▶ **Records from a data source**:
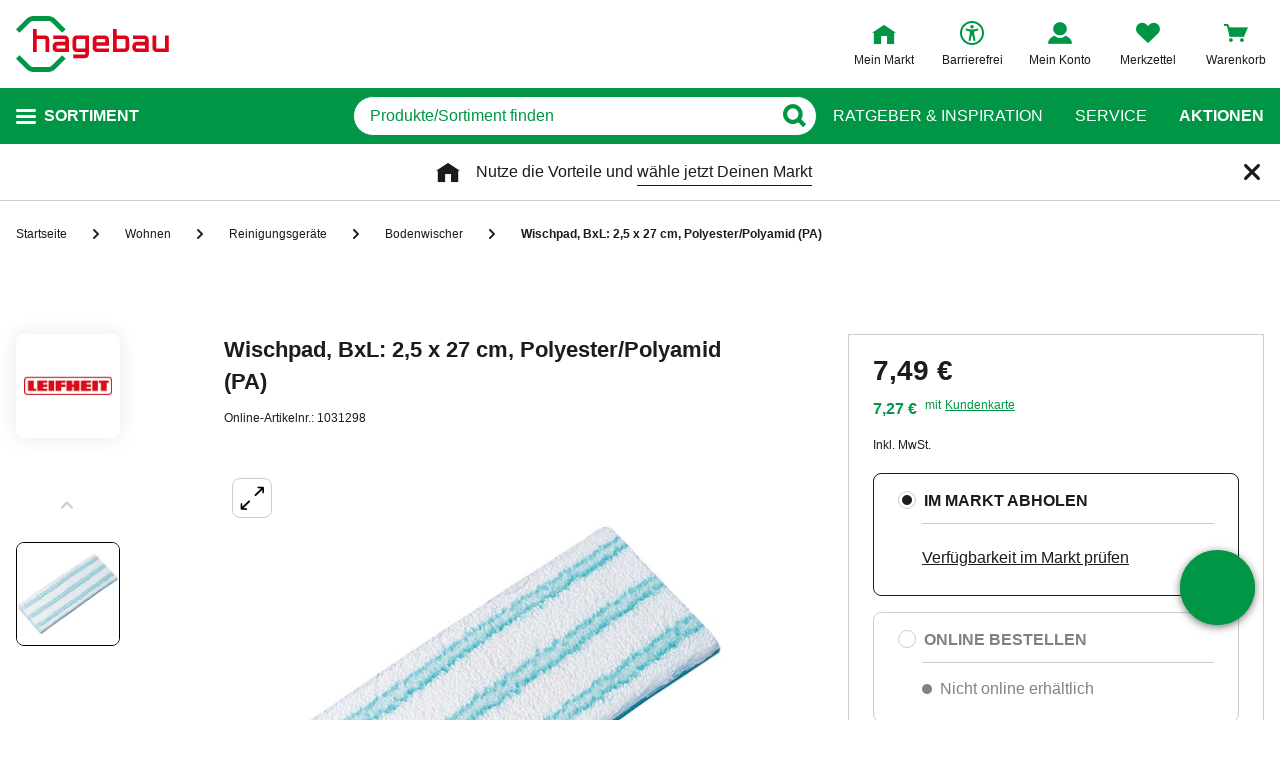

--- FILE ---
content_type: text/javascript
request_url: https://static.hagebau.de/assets/f8c416d70e9517df95a4e2f900b30c7370edce19/hagebau/js/5146.app.js
body_size: 849
content:
"use strict";(self.webpackChunkhagebau_frontend_structure=self.webpackChunkhagebau_frontend_structure||[]).push([[5146],{72765:(e,t,s)=>{s.r(t),s.d(t,{default:()=>o});var r=function(){var e=this,t=e._self._c;return e._self._setupProxy,t("div",{staticClass:"scrollbar",style:{position:"relative",overflow:"hidden"}},[t("div",{ref:"wrap",staticClass:"scrollbar__wrap",style:{marginRight:"-".concat(e.scrollbarWidth,"px")},on:{scroll:e.handleScroll}},[e._t("default",null,null,{displayScroll:e.displayScroll})],2),e._v(" "),e.displayScroll?t("div",{staticClass:"scrollbar__track"},[t("div",{ref:"thumb",staticClass:"scrollbar__thumb",style:{height:e.thumbHeight,top:e.thumbTop},on:{mousedown:e.handleDragstart}})]):e._e()])};r._withStripped=!0;var l=s(89376),i=s(158);const a=(0,l.pM)({data:()=>({displayScroll:!1,resizeObserver:null,thumbTop:"",thumbHeight:"",slotsObserver:null}),created(){this.scrollbarWidth=(0,i.A)(),document.addEventListener("mouseup",this.handleDragend)},beforeDestroy(){document.removeEventListener("mouseup",this.handleDragend),this.resizeObserver.unobserve(this.$refs.wrap),this.slotsObserver.disconnect()},mounted(){this.resizeObserver=new ResizeObserver(()=>{this.getThumbSize()}),this.resizeObserver.observe(this.$refs.wrap),this.slotsObserver=new MutationObserver(this.getThumbSize),this.slotsObserver.observe(this.$el,{childList:!0,subtree:!0})},methods:{getThumbSize(){const{wrap:e}=this.$refs;e&&this.$nextTick(()=>{const t=100*e.clientHeight/e.scrollHeight;this.thumbHeight=t<100?"".concat(t,"%"):"",this.displayScroll=t<100})},handleScroll(e){const t=e.currentTarget,{scrollHeight:s,scrollTop:r}=t;this.thumbTop="".concat(100*r/s,"%")},handleDragstart(e){e.stopImmediatePropagation(),this._draggable=!0;const{offsetTop:t}=this.$refs.thumb;this._prevY=e.clientY-t,document.addEventListener("mousemove",this.handleDraging)},handleDraging(e){if(!this._draggable)return;const{clientY:t}=e,{wrap:s}=this.$refs,{scrollHeight:r,clientHeight:l}=s,i=(t-this._prevY)*r/l;s.scrollTop=i},handleDragend(){this._draggable&&(this._draggable=!1,document.removeEventListener("mousemove",this.handleDraging))}}}),o=(0,s(14486).A)(a,r,[],!1,null,null,null).exports}}]);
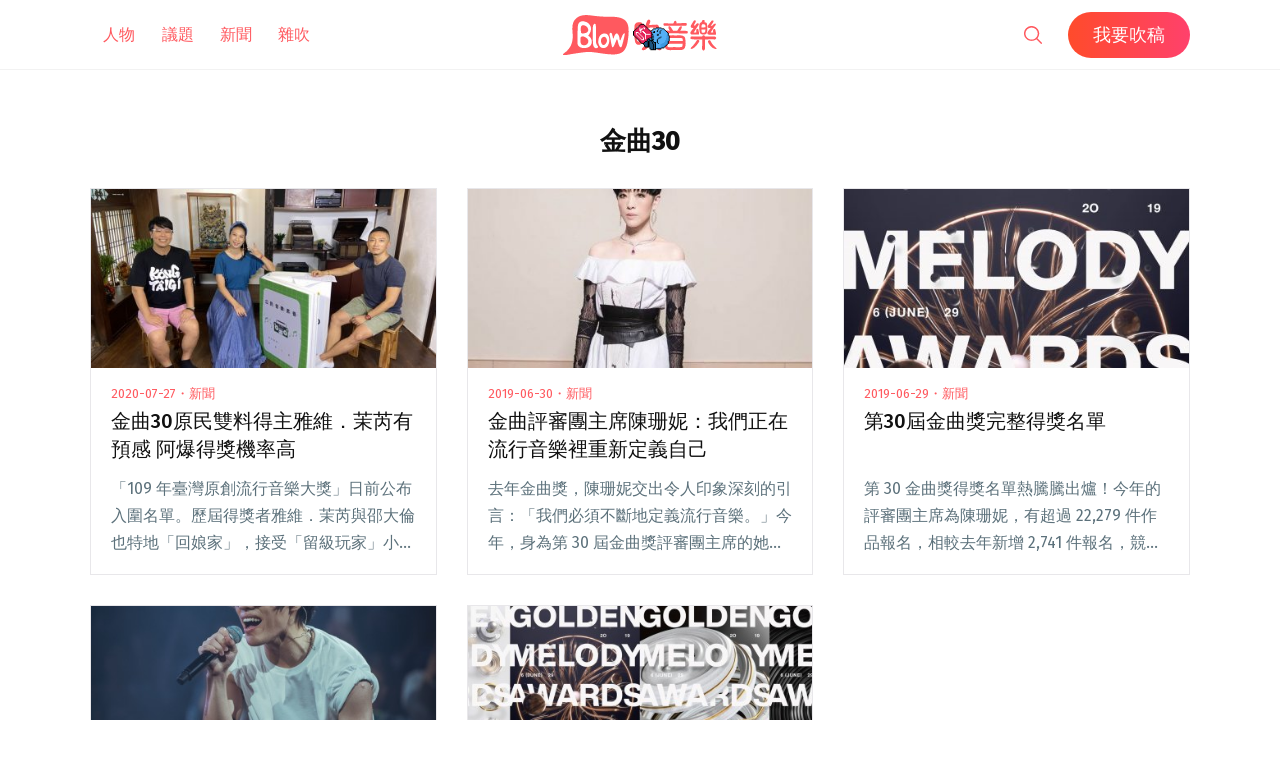

--- FILE ---
content_type: application/javascript
request_url: https://blow.streetvoice.com/wp-content/themes/seedlet/assets/js/owl-carousel.js
body_size: 573
content:
$(function () {
  var CAROUSEL_OPTIONS = {
    animateOut: 'fadeOut',
    center: true,
    loop:false,
    margin: 100,
    autoWidth:true,
    autoplaySpeed: 1000,
    autoplay: false,
    dots: true,
    nav: true,
    navText: [
      '<span class="icon-arrow-left"></span>',
      '<span class="icon-arrow-right"></span>'
    ]
  };

  $('.owl-carousel-index-top').owlCarousel(Object.assign({}, CAROUSEL_OPTIONS, {
    items: 1
  }));
  $('.owl-carousel-index-top-new').owlCarousel(Object.assign({}, CAROUSEL_OPTIONS, {
    items: 1
  }));

});

--- FILE ---
content_type: image/svg+xml
request_url: https://blow.streetvoice.com/wp-content/themes/seedlet/assets/img/icon-facebook.svg
body_size: 562
content:
<?xml version="1.0" encoding="utf-8"?>
<!-- Generator: Adobe Illustrator 25.2.1, SVG Export Plug-In . SVG Version: 6.00 Build 0)  -->
<svg version="1.1" id="圖層_1" xmlns="http://www.w3.org/2000/svg" xmlns:xlink="http://www.w3.org/1999/xlink" x="0px" y="0px"
	 viewBox="0 0 32 32" style="enable-background:new 0 0 32 32;" xml:space="preserve">
<style type="text/css">
	.st0{fill:#FFFFFF;}
</style>
<path class="st0" d="M18.4,0c-3.3,0-6.1,2.8-6.1,6.1v3.7H7.3v4.9h4.9V32h4.9V14.8h5.6L24,9.9h-6.8V6.1c0-0.7,0.5-1.2,1.2-1.2h6.1V0
	C24.5,0,18.4,0,18.4,0z"/>
</svg>


--- FILE ---
content_type: image/svg+xml
request_url: https://blow.streetvoice.com/wp-content/themes/seedlet/assets/img/icon-instagram.svg
body_size: 1828
content:
<?xml version="1.0" encoding="utf-8"?>
<!-- Generator: Adobe Illustrator 25.2.1, SVG Export Plug-In . SVG Version: 6.00 Build 0)  -->
<svg version="1.1" id="圖層_1" xmlns="http://www.w3.org/2000/svg" xmlns:xlink="http://www.w3.org/1999/xlink" x="0px" y="0px"
	 viewBox="0 0 32 32" style="enable-background:new 0 0 32 32;" xml:space="preserve">
<style type="text/css">
	.st0{fill:#FFFFFF;}
</style>
<path class="st0" d="M16,2.9c4.3,0,4.8,0,6.5,0.1c1.6,0.1,2.4,0.3,3,0.5c0.7,0.3,1.3,0.6,1.8,1.2c0.6,0.6,0.9,1.1,1.2,1.8
	c0.2,0.6,0.5,1.4,0.5,3c0.1,1.7,0.1,2.2,0.1,6.5s0,4.8-0.1,6.5c-0.1,1.6-0.3,2.4-0.5,3c-0.3,0.7-0.6,1.3-1.2,1.8
	c-0.6,0.6-1.1,0.9-1.8,1.2c-0.6,0.2-1.4,0.5-3,0.5c-1.7,0.1-2.2,0.1-6.5,0.1s-4.8,0-6.5-0.1c-1.6-0.1-2.4-0.3-3-0.5
	c-0.7-0.3-1.3-0.6-1.8-1.2c-0.6-0.6-0.9-1.1-1.2-1.8c-0.2-0.6-0.5-1.4-0.5-3c-0.1-1.7-0.1-2.2-0.1-6.5s0-4.8,0.1-6.5
	c0.1-1.6,0.3-2.4,0.5-3c0.3-0.7,0.6-1.3,1.2-1.8c0.6-0.6,1.1-0.9,1.8-1.2C7.1,3.3,8,3,9.5,3C11.2,2.9,11.7,2.9,16,2.9L16,2.9z M16,0
	c-4.3,0-4.9,0-6.6,0.1C7.7,0.2,6.5,0.4,5.5,0.8c-1.1,0.4-2,1-2.8,1.8C1.8,3.6,1.3,4.5,0.8,5.5c-0.4,1-0.7,2.2-0.7,3.9
	C0,11.1,0,11.7,0,16s0,4.9,0.1,6.6c0.1,1.7,0.3,2.9,0.7,3.9c0.4,1.1,1,2,1.9,2.8c0.9,0.9,1.8,1.4,2.8,1.8c1,0.4,2.2,0.7,3.9,0.7
	C11.1,32,11.6,32,16,32s4.9,0,6.6-0.1c1.7-0.1,2.9-0.4,3.9-0.7c1-0.4,1.9-1,2.8-1.8s1.4-1.8,1.8-2.8c0.4-1,0.7-2.2,0.7-3.9
	C32,20.9,32,20.4,32,16s0-4.9-0.1-6.6c-0.1-1.7-0.4-2.9-0.7-3.9c-0.4-1.1-0.9-2-1.8-2.8c-0.9-0.9-1.8-1.4-2.8-1.8
	c-1-0.4-2.2-0.7-3.9-0.7C20.9,0,20.3,0,16,0L16,0L16,0z"/>
<path class="st0" d="M16,7.8c-4.5,0-8.2,3.7-8.2,8.2s3.7,8.2,8.2,8.2s8.2-3.7,8.2-8.2C24.2,11.5,20.5,7.8,16,7.8z M16,21.3
	c-2.9,0-5.3-2.4-5.3-5.3s2.4-5.3,5.3-5.3s5.3,2.4,5.3,5.3S18.9,21.3,16,21.3z"/>
<path class="st0" d="M26.5,7.5c0,1.1-0.9,1.9-1.9,1.9s-1.9-0.9-1.9-1.9s0.9-1.9,1.9-1.9S26.5,6.4,26.5,7.5z"/>
</svg>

▶ **YOUR GOAL**: Looking at the records above, how many lines have the word "seedlet" in them? State the number only.

▶ **FINISHED EXERCISE**: 3